Evolving Landscape and Future Directions. The 2024 AUA/ASTRO/SUO Salvage Therapy Guideline reflects the growing role of advanced imaging and individualized treatment planning in the management of radiorecurrent prostate cancer.12 As mpMRI, PSMA PET, and targeted biopsy continue to improve localization of recurrent disease, more men with isolated local recurrence are likely to be identified as candidates for curative-intent salvage intervention.

The combined focal cryoablation and robotic seminal vesiculectomy approach represents an innovative extension of the modern salvage focal therapy paradigm for a particularly challenging pattern of recurrence. This case, together with the initial NYU Langone experience, supports its feasibility as a minimally invasive option in carefully selected patients with SV involvement.
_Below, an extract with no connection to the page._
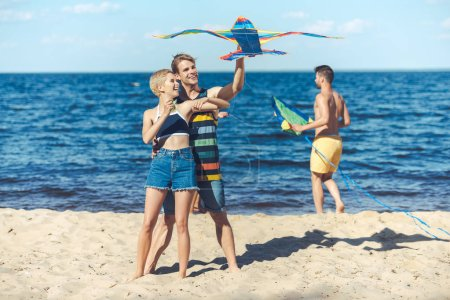 group of young friends with kite spending time on sandy beach together
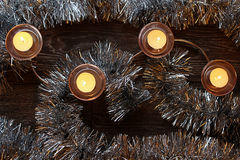 Burning Christmas candles. In candlesticks between the garland Royalty Free Stock Photo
Further prospective study with longer follow-up is needed to better define patient selection, optimize technical execution, and establish long-term oncologic outcomes. Until such data are available, the case presented here and the initial Smigelski series11 support the consideration of this combined technique as a viable and minimally invasive salvage option for appropriately selected men.

Conclusion

Salvage cryoablation combined with robotic seminal vesiculectomy offers a novel and promising approach for managing locally recurrent prostate cancer with SV involvement following primary radiation therapy. As imaging capabilities and awareness of SV recurrence expand, this combined technique warrants broader consideration in the management of radiorecurrent prostate cancer with SV involvement.